Virginia Biosolids Council Legislative Update


The legislation supported by the Virginia Biosolids Council to fix the storage issue during extreme weather events which prevent land application has passed the House and Senate and is making its way to the Governor.

House Bill 870 (Bulova) passed the House floor on January 30 by a vote of 100-0 and passed the Senate on February 20 by a vote of 40-0. The bill had been heavily negotiated with the environmental organizations prior to session and so received no opposition throughout the process.

In 2018 and 2019, Virginia suffered through one of its wettest periods in history. Richmond had 190 days of measurable precipitation and a record-setting 63.5 inches of rain in 2019.

To better prepare for events like our members experienced, the VBC initiated the development of legislation that would require VA DEQ to adopt regulations that include procedures for addressing administrative, staging, signage, and additional on-site and alternative storage site requirements when routine and on-site storage facility capacity and holding times are anticipated to be exceeded to protect against the release of biosolids into state waters.

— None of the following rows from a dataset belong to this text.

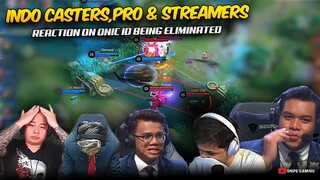 INDO STREAMERS, CASTERS and PRO PLAYERS Reaction on ONIC ID being Eliminated in MSC 2022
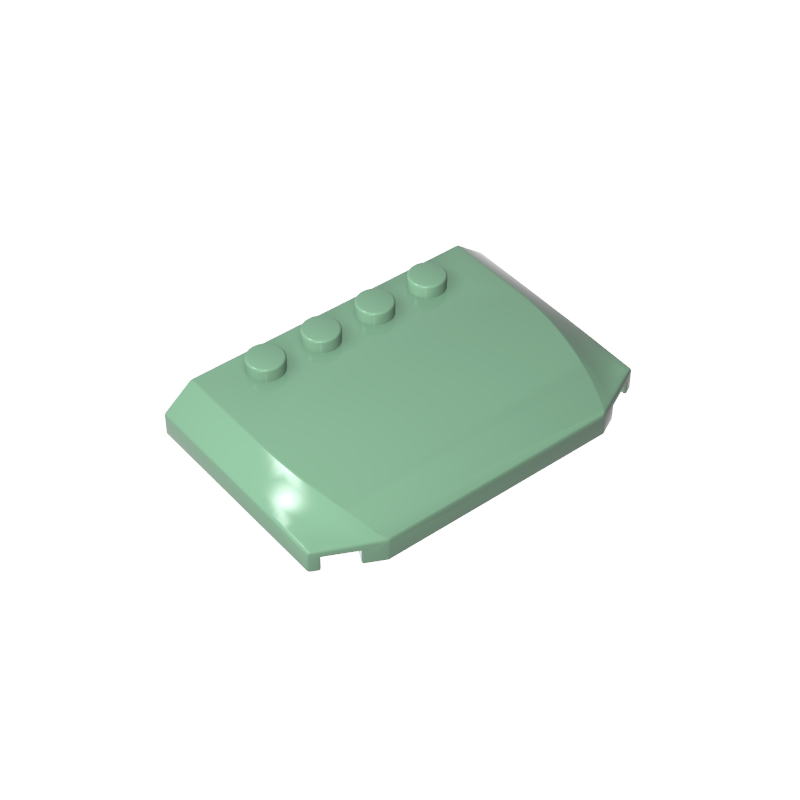 52031 | Wedge 4 x 6 x 2/3 Triple Curved
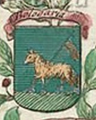 Coat of arms of Volga Bulgaria 1714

It would establish a regulatory advisory panel consisting of certain stakeholders for the purpose of assisting the Board in developing the regulations as required by the bill. This will allow Council members to have a pre-approved plan for dealing with excess biosolids during major weather events.


The compromise legislation regarding PFAS testing continues to move forward. SB 243 (McPike) and HB 1085 (Rasoul) have now passed both the House and Senate and will be heading to the Governor. They focus on testing at certain drinking water facilities, includes a mechanism for manufacturers to self-report the usage of PFAS, and creates a PFAS advisory committee of stakeholders for work on the bill. 

The Virginia Biosolids Council will continue to play a role in the PFAS debate, as we expect PFAS will be an issue both in policy and for the Commonwealth’s budget for years to come. The bill was heavily negotiated between the Virginia Municipal Drinking Water Association, VAMWA, and the Virginia Manufacturers Association and passed both the House and Senate unanimously.